§ Written exercise 1:
Copy the records verbatim, starting at the line containing "What amount of" and continuing through the end of the records.

§ Excerpted passage:
— START —

[fixup] Commenting and some minor refactoring

momchil-velikov · momchil-velikov · commit 36108bb31aa4 · 2025-05-27T16:21:12.000Z
diff --git a/mlir/lib/Dialect/ArmNeon/Transforms/LowerContractionToSMMLAPattern.cpp b/mlir/lib/Dialect/ArmNeon/Transforms/LowerContractionToSMMLAPattern.cpp
@@ -56,7 +56,8 @@ class LowerContractionToSMMLAPattern
     // Avoid 0-D vectors and 1-D rhs:
     if (!lhsType.hasRank() || !rhsType.hasRank() || rhsType.getRank() < 2)
       return failure();
-    // Avoid scalable vectors.
+    // This codegen does not work for scalable vectors. Return failure so this
+    // pattern not accidentally chosen over patterns that lower to ArmSVE.
     if (lhsType.isScalable() || rhsType.isScalable())
       return failure();
     auto dimM = lhsType.getRank() == 1 ? 1 : lhsType.getDimSize(0);
diff --git a/mlir/lib/Dialect/ArmSVE/Transforms/LowerContractionToSVEI8MMPattern.cpp b/mlir/lib/Dialect/ArmSVE/Transforms/LowerContractionToSVEI8MMPattern.cpp
@@ -30,23 +30,26 @@ using namespace mlir;
 using namespace mlir::arm_sve;
 
 namespace {
-// Get the LHS or RHS side operand of a vector contract. Handle two cases
-//   * if the operand is a sign- or zero- extend operation of type `T` from i8
-//     to i32, return the value before the extension, otherwise
-//   * if the operand is of i8 type and the operation is sign-extend, return the
-//     operand itself.

— END —

§ Data to process:
— START —

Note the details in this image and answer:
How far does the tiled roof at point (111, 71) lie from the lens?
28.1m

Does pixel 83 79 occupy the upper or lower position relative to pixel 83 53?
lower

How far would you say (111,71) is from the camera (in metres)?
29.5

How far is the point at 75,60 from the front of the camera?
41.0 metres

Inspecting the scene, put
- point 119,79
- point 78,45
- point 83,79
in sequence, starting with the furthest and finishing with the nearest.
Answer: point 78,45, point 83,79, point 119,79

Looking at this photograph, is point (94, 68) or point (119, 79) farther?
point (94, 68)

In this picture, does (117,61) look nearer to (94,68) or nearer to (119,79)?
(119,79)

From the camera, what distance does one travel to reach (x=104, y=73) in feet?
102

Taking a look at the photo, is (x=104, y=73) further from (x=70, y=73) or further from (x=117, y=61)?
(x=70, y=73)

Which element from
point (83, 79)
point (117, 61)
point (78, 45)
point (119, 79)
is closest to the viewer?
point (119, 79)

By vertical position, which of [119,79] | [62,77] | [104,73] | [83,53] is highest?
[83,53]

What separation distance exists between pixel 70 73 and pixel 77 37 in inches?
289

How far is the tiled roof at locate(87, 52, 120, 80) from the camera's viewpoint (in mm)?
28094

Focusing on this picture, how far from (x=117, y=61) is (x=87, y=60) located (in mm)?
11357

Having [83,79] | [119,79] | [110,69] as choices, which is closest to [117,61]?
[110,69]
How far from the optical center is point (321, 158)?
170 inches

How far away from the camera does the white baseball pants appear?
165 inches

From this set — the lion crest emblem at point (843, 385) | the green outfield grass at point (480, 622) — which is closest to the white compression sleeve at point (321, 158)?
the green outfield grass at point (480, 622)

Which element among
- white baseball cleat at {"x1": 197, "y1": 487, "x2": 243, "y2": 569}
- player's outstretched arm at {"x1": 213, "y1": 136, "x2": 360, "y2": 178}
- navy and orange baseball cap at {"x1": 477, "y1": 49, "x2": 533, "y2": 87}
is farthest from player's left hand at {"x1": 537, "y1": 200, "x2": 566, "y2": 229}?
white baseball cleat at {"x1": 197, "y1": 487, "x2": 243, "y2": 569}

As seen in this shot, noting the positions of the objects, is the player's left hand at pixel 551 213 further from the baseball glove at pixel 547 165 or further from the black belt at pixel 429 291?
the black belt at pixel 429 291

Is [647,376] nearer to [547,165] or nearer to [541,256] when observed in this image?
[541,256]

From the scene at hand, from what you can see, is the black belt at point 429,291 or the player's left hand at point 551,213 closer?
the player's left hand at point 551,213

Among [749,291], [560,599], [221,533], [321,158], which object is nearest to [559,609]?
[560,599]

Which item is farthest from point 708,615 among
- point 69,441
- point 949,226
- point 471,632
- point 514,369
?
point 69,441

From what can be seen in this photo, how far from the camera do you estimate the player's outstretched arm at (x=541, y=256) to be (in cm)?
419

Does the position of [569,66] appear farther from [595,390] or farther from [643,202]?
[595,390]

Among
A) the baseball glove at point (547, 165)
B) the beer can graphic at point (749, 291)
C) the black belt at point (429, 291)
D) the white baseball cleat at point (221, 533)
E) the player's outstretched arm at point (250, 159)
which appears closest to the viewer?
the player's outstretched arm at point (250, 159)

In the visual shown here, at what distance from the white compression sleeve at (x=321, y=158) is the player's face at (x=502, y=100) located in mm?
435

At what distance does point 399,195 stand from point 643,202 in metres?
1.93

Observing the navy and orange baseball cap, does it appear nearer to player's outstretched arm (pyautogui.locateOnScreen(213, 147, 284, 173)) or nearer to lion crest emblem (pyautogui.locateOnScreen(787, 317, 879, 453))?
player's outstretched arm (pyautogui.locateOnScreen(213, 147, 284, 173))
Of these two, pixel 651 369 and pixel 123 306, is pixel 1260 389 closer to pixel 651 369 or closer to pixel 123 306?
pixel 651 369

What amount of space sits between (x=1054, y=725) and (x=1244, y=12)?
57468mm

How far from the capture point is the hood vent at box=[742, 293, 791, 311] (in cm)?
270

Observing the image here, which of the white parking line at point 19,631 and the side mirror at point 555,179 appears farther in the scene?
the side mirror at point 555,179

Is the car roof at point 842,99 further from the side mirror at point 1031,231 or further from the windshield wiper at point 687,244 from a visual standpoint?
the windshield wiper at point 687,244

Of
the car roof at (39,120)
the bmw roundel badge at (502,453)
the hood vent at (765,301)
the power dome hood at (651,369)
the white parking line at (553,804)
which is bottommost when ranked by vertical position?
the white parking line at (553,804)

— END —

§ Written exercise 2:
Answer these about the commit diff above:
(a) What is the commit hash given in the header?
(b) In the ArmNeon file, the new comment says the pattern should return failure so that it is not accidentally chosen over which patterns?
(c) In the removed comment of the ArmSVE file, an extension from which type to which type is described?

§ Task response 1:
What amount of space sits between (x=1054, y=725) and (x=1244, y=12)?
57468mm

How far from the capture point is the hood vent at box=[742, 293, 791, 311] (in cm)?
270

Observing the image here, which of the white parking line at point 19,631 and the side mirror at point 555,179 appears farther in the scene?
the side mirror at point 555,179

Is the car roof at point 842,99 further from the side mirror at point 1031,231 or further from the windshield wiper at point 687,244 from a visual standpoint?
the windshield wiper at point 687,244

Of
the car roof at (39,120)
the bmw roundel badge at (502,453)
the hood vent at (765,301)
the power dome hood at (651,369)
the white parking line at (553,804)
which is bottommost when ranked by vertical position?
the white parking line at (553,804)

§ Task response 2:
(a) 36108bb31aa4
(b) Patterns that lower to ArmSVE.
(c) From i8 to i32.